While in this position, Rose has encountered the complexity of following copyright laws in the church. “Initially, studying copyright legalities in church media afforded me the opportunity to become acclimated to the laws and how each law applies to various functions within the church.”
Although copyright laws appear complicated in nature, several resources are made available for churches to reference. In addition, church copyright licensing can be expensive depending upon the size of the congregation, but protection against potential lawsuits remains less costly. According to Legal Zoom, churches are given some exemptions; however, copyright laws are specific and sustain severe consequences if not followed.

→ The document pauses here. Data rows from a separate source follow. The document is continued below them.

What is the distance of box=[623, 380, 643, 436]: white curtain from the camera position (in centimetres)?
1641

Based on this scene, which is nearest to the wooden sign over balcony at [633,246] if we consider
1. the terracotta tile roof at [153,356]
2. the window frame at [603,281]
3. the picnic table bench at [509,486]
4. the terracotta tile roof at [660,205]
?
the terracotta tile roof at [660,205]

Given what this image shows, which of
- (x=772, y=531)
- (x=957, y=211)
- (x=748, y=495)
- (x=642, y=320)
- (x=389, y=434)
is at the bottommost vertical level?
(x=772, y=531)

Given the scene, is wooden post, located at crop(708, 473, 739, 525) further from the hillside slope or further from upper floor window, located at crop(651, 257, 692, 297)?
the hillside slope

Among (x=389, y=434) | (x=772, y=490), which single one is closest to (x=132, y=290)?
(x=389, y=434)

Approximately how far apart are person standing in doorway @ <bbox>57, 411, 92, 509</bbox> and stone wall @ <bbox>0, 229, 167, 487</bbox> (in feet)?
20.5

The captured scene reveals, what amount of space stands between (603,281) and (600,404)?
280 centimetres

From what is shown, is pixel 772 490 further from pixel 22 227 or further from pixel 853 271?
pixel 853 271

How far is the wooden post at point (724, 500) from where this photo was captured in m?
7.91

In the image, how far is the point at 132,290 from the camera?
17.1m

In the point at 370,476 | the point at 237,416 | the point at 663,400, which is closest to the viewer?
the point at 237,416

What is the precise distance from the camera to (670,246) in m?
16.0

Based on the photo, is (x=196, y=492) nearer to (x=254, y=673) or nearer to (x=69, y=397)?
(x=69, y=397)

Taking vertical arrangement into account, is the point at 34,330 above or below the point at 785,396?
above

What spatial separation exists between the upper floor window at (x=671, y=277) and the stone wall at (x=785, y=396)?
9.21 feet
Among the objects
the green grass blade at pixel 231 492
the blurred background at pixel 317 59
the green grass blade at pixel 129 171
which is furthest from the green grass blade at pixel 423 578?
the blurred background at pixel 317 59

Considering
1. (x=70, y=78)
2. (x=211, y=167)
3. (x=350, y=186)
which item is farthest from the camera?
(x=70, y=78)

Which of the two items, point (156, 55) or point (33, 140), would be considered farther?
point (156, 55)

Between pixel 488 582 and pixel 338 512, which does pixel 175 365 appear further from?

Rose asserted, “We perform and display worship songs every week. In order to perform these live as well as display the lyrics we pay for a CCLI license annually.” Christian Copyright License International (CCLI) provides the church with the rights to:
- Enter and store song lyrics in a computer for visual projection to assist with congregational singing
- Print songs, hymns and lyrics in bulletins, programs, liturgies and song sheets for use in congregational singing.
- Record your worship services (audio or video) provided you only record live music. Accompaniment tracks cannot be reproduced. You may charge up to $4 each ($5 in Canada) for CDs and tapes, and $12 each ($15 in Canada) for DVDs and videotapes.
- Arrange, print and copy your own arrangements (vocal and instrumental) of songs used for congregational singing, where no published version is available.
- Create computer graphics, overhead transparencies, slides, or any other format whereby song lyrics are visually projected for use in congregational singing.
- Translate song lyrics into another language for congregational singing, where no published version is available.
Copyright infringement not only applies to songs and videos, but it also addresses content imported to a church’s website. According to David Middlebrook with the Church Law Group, importing content to the website that is not created by a church employee could be considered a considerable offense.
Middlebrook’s advice to prevent copyright issues is to always get permission from the copyright owner before using the material. In addition, all material should be reviewed for posting to the church’s website to ensure copyright laws are followed.
As a follower of Christ, Rose believes he bears the responsibility to follow the laws of the land. “I do my best to confirm we do not record or display songs or videos for which we do not have rights,” stated Rose.
“Small groups require a case-by-case basis, in which the church purchases a single use license to promote a movie or study.”